代码改变世界

Oracle:Using the DBMS_STATS-package

2011-07-19 13:19  Tracy.  阅读(481)  评论(0编辑  收藏  举报

原文地址

http://asktom.oracle.com/pls/apex/f?p=100:11:0::::P11_QUESTION_ID:735625536552

You Asked

We are doing performance-testing of SQL-statements in our project. When running 
explain-plans on the statements, the results are often not realistic due to the fact that 
we have not loaded the tables with data, and therefore the indexes, in most cases, will 
not be used as they will in production.

I found the DBMS_STATS-package and am wondering if I can use this package to virtually 
load my test-environment when using the explain-plan. Our Oracle-support team doubt that 
it will be possible to extract the data using GET/EXPORT_TABLE/INDEX/COLUMN_STATS, 
modifying the data and then using SET/IMPORT_TABLE/INDEX/COLUMN_STATS to put new 
statistics back into the data-dictionary-tables.
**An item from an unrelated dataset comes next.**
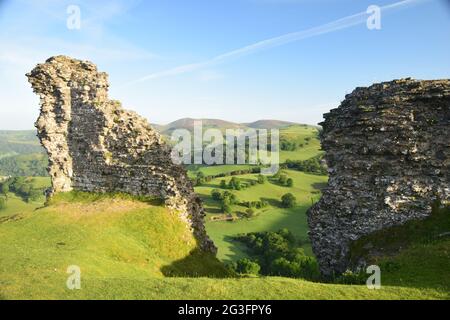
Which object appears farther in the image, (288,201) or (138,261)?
(288,201)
Are there any descriptions on the tables the CREATE_STAT_TABLE makes?

Regards,
Harald 

and we said...

That table structure is not documented and is not designed to be modified by anything 
other then the DBMS_STATS package.  Its sole purpose is to take stats from one database 
to another via export/import in the dbms_stats package.  Attempting to plug your own 
values in there would be difficult at best and potentially harmful at worst.

Instead of trying to insert/update rows in that table -- you should just use the other 
entries in the dbms_stats package.  For example, to set the statistics for a table -- you 
would use the dbms_stats.set_table_stats procedure.  It can either put the stats you want 
into the data dictionary directly OR you can have this procedure stuff those stats in the 
table created by CREATE_STAT_TABLE.  You use the formal named arguments in the 
set_table_stats procedure and they'll take care of stuffing them into the table itself.   
You lose NO functionality by doing this -- there would be NOTHING to be gained by 
accessing the table created directly.

You would use the SET_COLUMN|INDEX|TABLE_STATS to set whatever stats you wanted on the 
data.  There would be no reason to modify existing data.  You can see all of the 
"existing" data by querying the data dictionary. 
 
Is it used to set statistics and test the performance i.e. the execution path.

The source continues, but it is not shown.